• **ASSIGNMENT**: Please print, exactly, only the lines in the entries below from the line that has "11 Brunel Ct #2905" through the line that has "Salvador thermal pants". Pictures don't go in.

** Opening RECORD EXCERPTS block **

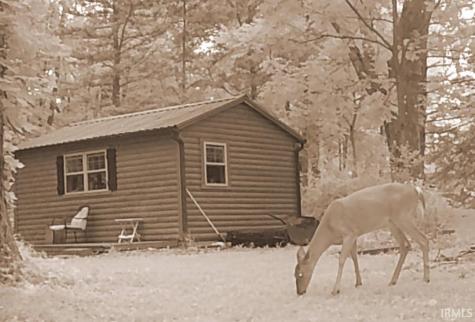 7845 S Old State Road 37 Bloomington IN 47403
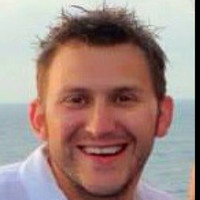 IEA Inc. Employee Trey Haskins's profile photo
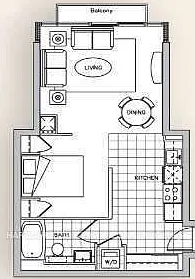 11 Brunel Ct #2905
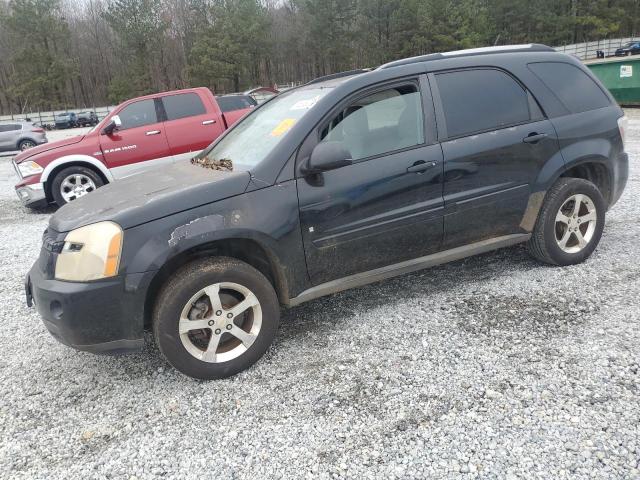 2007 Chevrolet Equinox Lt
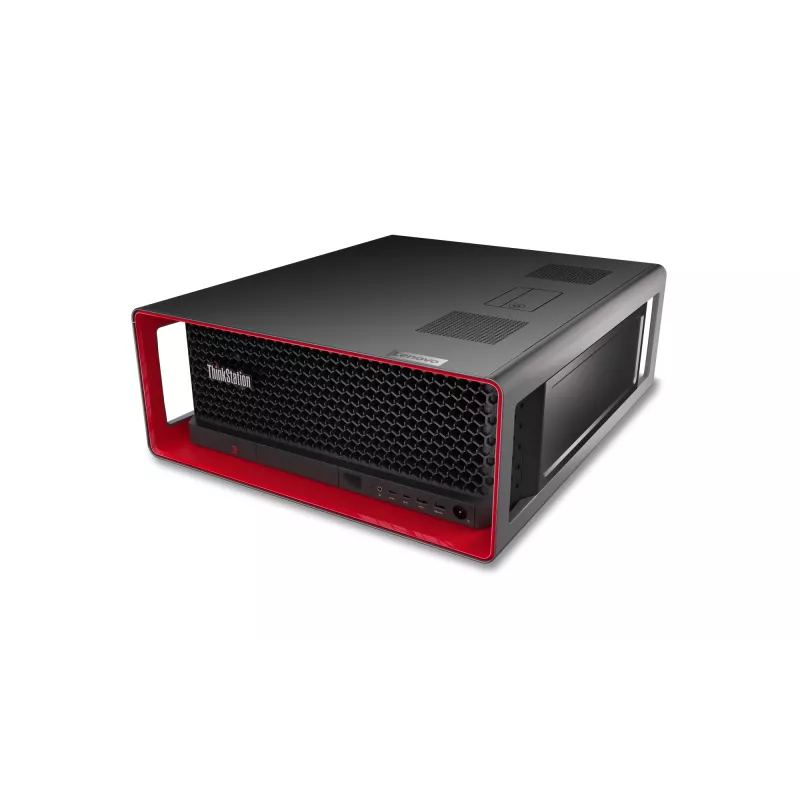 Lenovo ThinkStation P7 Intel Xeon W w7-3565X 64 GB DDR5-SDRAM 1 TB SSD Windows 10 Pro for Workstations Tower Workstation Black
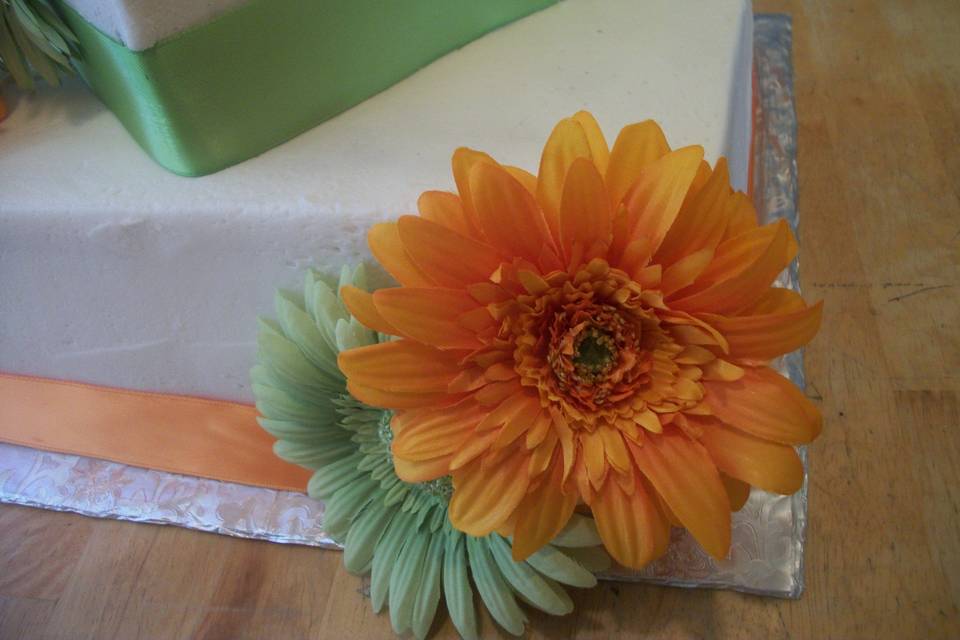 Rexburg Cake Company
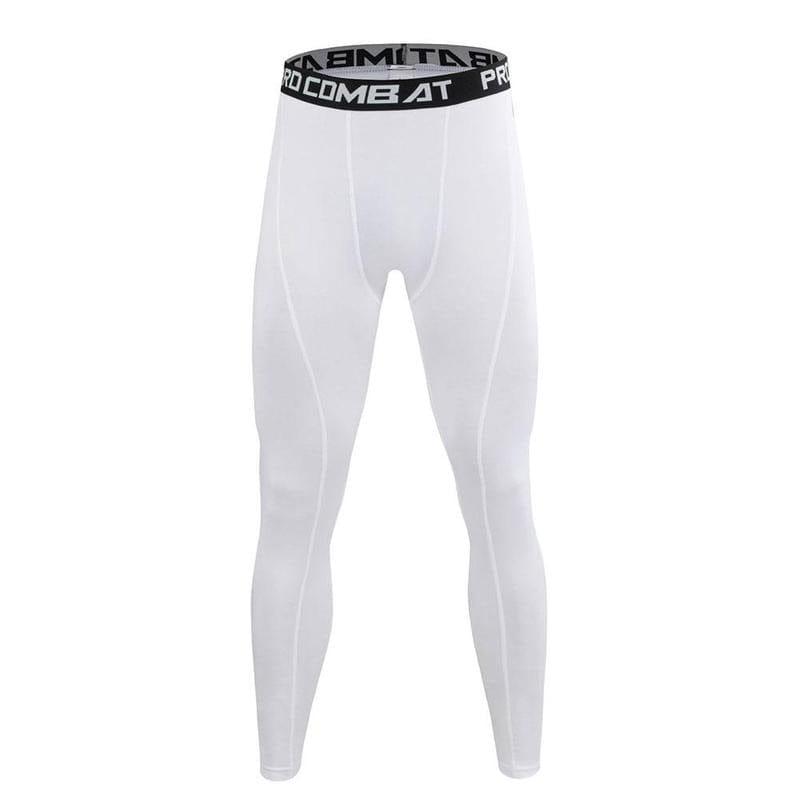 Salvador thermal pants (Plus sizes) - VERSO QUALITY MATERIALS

** Closing RECORD EXCERPTS block **
** Opening RECORD EXCERPTS block **

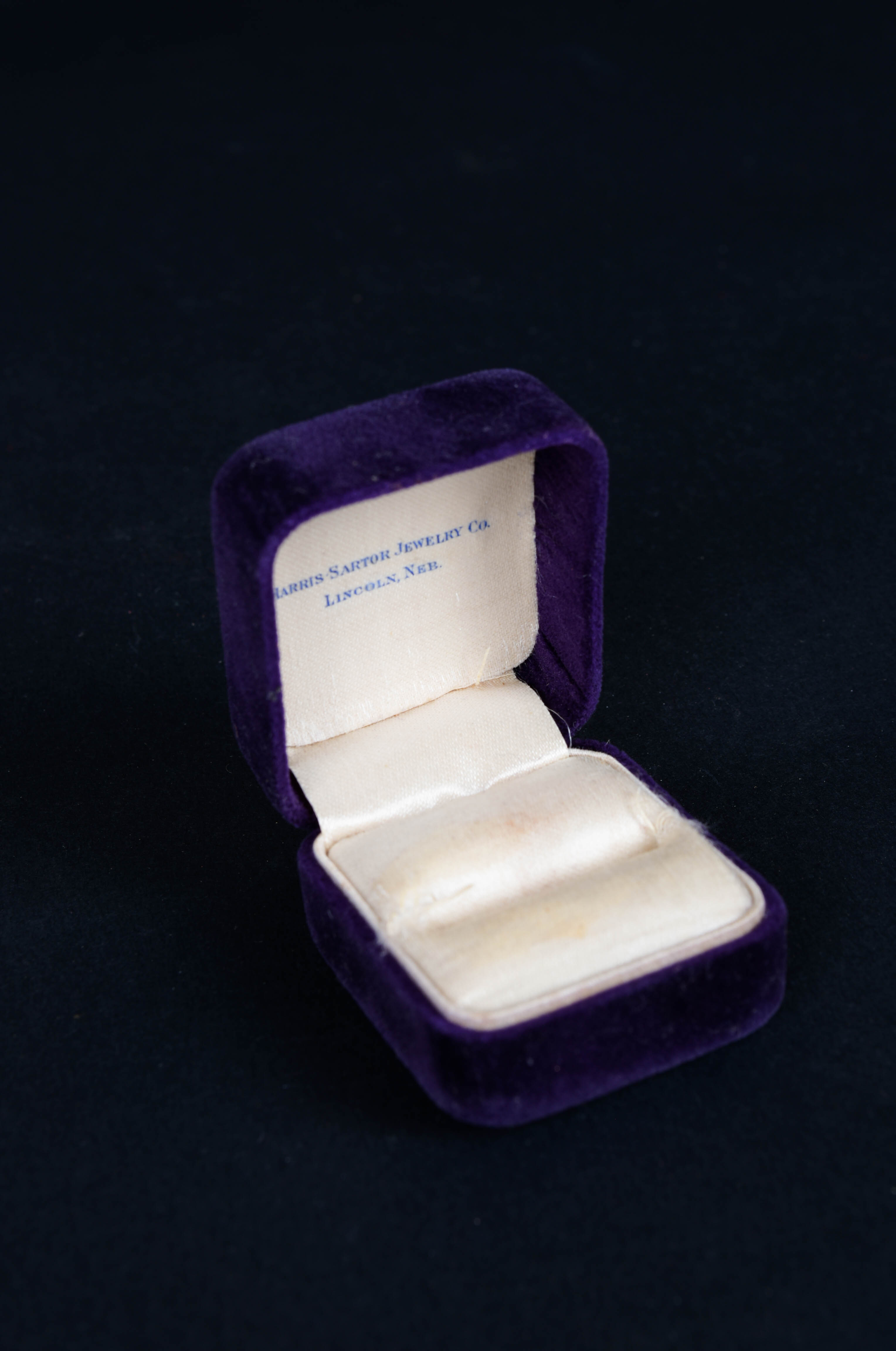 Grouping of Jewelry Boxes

** Closing RECORD EXCERPTS block **

• **TASK OUTPUT**:
 11 Brunel Ct #2905
 2007 Chevrolet Equinox Lt
 Lenovo ThinkStation P7 Intel Xeon W w7-3565X 64 GB DDR5-SDRAM 1 TB SSD Windows 10 Pro for Workstations Tower Workstation Black
 Rexburg Cake Company
 Salvador thermal pants (Plus sizes) - VERSO QUALITY MATERIALS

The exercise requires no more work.